Award #: 80NSSC21K1823

External Partners

  • NorthWest Research Associates
  • University of Washington Applied Physics Laboratory
Project Description

Satellite altimetry has reshaped our vision of the global eddy field, with long-lived, propagating coherent eddies now understood to be a major feature of the ocean circulation. Much of our understanding of the global eddy field is based on gridded altimetric products, which, being continuous in space and time, are highly convenient for analysis. Yet despite their successes, recent studies demonstrate that gridded products may substantially misrepresent the true eddy field, capturing only a portion of the true coherent structures while overestimating typical eddy sizes and underestimating their strengths. The misrepresentation of the oceanic eddy field by gridded altimetry—a consequence of the O(100) km decorrelation scales employed in the mapping process—has a host of practical implications, from degrading current predictions to confounding model/data intercomparisons to negatively impacting parameterization efforts. Perhaps more importantly, it hinders our ability to meaningfully test hypotheses on eddy dynamics that have been put forward by theoretical or modeling studies. There is a vast, and relatively untapped, resource for high-resolution eddy observations on a global scale. This is the along-track altimeter data prior to its incorporation into a mapping algorithm. As will be demonstrated in the course of this proposal, the along-track data, when suitably analyzed, can accurately resolve structures as small as 10 km in radius—thus offering the potential to substantially revise our view of oceanic eddy field and the processes that shape it.

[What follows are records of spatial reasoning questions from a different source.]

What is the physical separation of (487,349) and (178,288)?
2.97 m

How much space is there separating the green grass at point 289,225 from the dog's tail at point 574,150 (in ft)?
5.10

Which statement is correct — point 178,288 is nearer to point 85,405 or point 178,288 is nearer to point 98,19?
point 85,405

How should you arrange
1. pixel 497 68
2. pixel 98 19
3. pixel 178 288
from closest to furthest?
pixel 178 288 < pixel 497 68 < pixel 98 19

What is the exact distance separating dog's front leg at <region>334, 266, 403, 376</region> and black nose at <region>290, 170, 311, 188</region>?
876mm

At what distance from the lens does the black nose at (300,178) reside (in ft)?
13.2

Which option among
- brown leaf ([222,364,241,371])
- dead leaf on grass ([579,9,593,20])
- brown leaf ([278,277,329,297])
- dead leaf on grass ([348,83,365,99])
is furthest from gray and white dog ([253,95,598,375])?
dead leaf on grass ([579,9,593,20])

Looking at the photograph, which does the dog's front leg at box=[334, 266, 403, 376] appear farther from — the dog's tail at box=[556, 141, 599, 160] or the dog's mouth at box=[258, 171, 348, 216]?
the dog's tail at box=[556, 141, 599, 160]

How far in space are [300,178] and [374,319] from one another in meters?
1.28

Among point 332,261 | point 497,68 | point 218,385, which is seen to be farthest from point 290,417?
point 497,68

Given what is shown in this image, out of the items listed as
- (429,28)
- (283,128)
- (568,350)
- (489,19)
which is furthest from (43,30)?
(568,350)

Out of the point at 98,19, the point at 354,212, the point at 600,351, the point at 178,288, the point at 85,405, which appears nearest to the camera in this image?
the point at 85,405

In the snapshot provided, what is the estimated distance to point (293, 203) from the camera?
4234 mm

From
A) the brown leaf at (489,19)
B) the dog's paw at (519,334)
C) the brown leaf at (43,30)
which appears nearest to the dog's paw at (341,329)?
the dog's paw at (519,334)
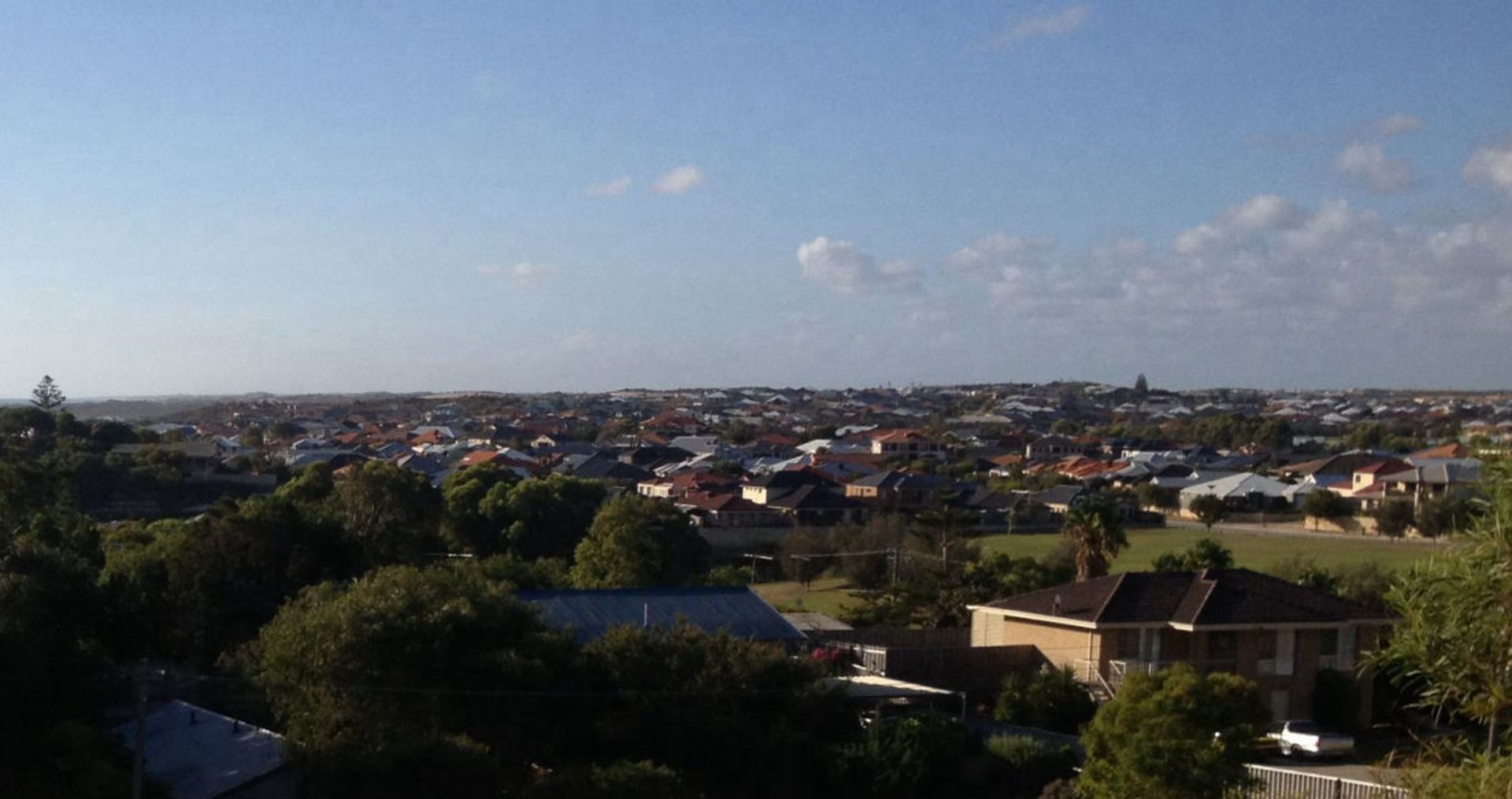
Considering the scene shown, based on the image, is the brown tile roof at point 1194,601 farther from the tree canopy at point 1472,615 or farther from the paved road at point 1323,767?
the tree canopy at point 1472,615

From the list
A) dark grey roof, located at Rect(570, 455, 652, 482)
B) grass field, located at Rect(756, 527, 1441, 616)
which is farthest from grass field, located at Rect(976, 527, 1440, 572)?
dark grey roof, located at Rect(570, 455, 652, 482)

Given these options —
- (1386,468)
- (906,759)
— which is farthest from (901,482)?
(906,759)

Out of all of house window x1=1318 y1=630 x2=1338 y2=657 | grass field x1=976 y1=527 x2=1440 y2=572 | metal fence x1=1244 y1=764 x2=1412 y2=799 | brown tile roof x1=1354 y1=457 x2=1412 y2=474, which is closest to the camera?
metal fence x1=1244 y1=764 x2=1412 y2=799

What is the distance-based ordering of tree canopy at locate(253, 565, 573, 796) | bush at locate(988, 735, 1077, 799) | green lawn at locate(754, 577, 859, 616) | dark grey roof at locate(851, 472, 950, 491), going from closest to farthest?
tree canopy at locate(253, 565, 573, 796) → bush at locate(988, 735, 1077, 799) → green lawn at locate(754, 577, 859, 616) → dark grey roof at locate(851, 472, 950, 491)

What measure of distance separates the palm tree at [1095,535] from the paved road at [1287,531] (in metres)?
21.1

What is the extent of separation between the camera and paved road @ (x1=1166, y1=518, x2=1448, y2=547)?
6080cm

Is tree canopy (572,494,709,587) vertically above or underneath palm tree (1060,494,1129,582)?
underneath

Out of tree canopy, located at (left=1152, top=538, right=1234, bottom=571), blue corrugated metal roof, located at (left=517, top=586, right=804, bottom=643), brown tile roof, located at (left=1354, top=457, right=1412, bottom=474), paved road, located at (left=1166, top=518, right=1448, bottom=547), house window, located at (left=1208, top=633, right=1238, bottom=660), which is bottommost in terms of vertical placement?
paved road, located at (left=1166, top=518, right=1448, bottom=547)

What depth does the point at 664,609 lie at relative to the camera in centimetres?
3072

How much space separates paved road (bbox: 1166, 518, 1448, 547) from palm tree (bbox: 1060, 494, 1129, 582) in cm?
2108

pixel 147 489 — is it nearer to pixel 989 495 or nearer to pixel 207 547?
pixel 989 495

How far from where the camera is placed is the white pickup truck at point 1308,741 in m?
27.8

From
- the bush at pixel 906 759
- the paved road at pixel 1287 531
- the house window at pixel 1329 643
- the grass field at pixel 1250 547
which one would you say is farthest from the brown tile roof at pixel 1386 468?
the bush at pixel 906 759

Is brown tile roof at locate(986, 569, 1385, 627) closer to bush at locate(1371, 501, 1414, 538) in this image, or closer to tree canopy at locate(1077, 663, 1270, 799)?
tree canopy at locate(1077, 663, 1270, 799)
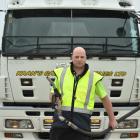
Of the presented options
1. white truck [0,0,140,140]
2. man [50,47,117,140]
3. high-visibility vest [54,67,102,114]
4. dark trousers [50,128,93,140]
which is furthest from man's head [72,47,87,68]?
white truck [0,0,140,140]

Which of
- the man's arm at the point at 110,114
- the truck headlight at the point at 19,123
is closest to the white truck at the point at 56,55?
the truck headlight at the point at 19,123

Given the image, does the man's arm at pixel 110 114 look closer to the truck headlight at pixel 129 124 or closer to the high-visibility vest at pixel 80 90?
the high-visibility vest at pixel 80 90

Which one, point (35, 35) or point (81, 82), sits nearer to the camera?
point (81, 82)

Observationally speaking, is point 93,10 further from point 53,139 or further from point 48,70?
point 53,139

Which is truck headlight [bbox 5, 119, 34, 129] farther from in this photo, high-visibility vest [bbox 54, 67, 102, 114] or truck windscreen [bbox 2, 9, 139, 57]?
high-visibility vest [bbox 54, 67, 102, 114]

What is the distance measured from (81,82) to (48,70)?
4.89 feet

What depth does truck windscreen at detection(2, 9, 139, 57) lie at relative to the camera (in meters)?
7.31

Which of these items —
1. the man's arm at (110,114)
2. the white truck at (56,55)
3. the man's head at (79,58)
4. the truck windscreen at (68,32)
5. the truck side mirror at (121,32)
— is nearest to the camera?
the man's head at (79,58)

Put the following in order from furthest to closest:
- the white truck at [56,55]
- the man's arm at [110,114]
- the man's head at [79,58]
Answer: the white truck at [56,55]
the man's arm at [110,114]
the man's head at [79,58]

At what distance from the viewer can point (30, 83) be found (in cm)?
726

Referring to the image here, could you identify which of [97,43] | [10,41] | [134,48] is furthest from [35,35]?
[134,48]

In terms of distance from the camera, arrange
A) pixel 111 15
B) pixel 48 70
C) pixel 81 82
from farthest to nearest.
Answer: pixel 111 15
pixel 48 70
pixel 81 82

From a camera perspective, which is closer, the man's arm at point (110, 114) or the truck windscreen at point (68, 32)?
the man's arm at point (110, 114)

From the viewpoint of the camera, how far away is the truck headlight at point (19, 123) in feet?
23.8
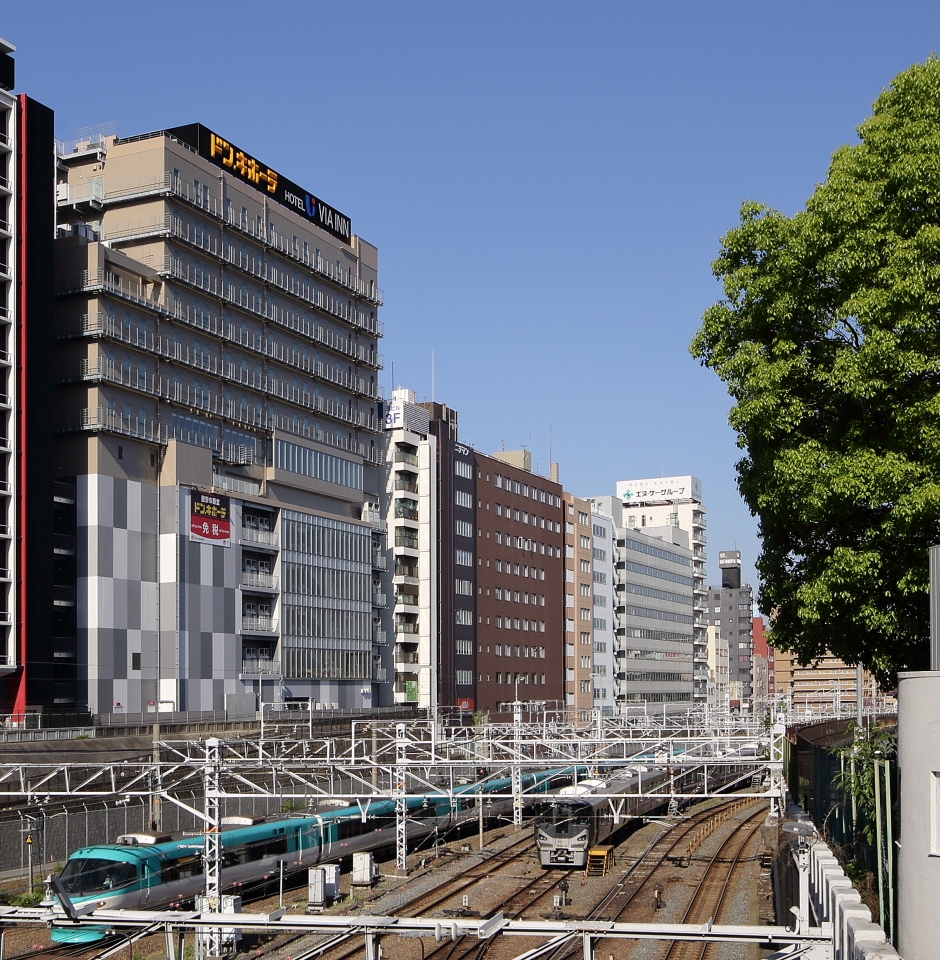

We propose an effort to unlock a wealth of information on the oceanic mesoscale latent in altimetric measurements by making novel use of the underlying along-track data. These techniques will be applied to two climatological important regions: the Gulf of Mexico, and the Lofoten Basin of the Nordic Seas. The sharing of open source software and value added-data sets is integral to the proposed effort, including relevant enhancements to an online eddy database previously created by the PIs.